>> begin Provided passage
185 So. 3d 358
Miss.2015Background
- Matthew and Dana Burnham divorced after 12 years; Dana was awarded primary physical custody of two minor children and Matthew agreed to a visitation schedule.
- The chancellor ordered Matthew to pay $600/month child support, require him to maintain insurance and pay property taxes, and provide health/dental/life insurance for the children.
- The chancellor awarded Dana use and possession of the marital home (valued $255,000) until the youngest reached majority and 75% of sale proceeds thereafter; Dana received other assets (total $303,225.84).
- Matthew received several parcels of real property (valued $217,904.64 in assets) but was assigned all marital debt totaling $225,472.79, resulting in a substantially disparate distribution.
- On appeal Matthew challenged the child-support award and the equitable distribution; the Court of Appeals affirmed in part and this Court granted certiorari.
>> end Provided passage
>> begin Given data
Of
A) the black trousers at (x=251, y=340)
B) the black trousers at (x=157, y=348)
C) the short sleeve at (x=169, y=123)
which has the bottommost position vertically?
>> end Given data
Problems and tasks
• A. In the case summary, how much monthly child support did the chancellor order Matthew to pay?
• B. List each kind of insurance the case summary says Matthew must provide for the children.

Answers given
• A. $600 per month.

• B. Health, dental, and life insurance.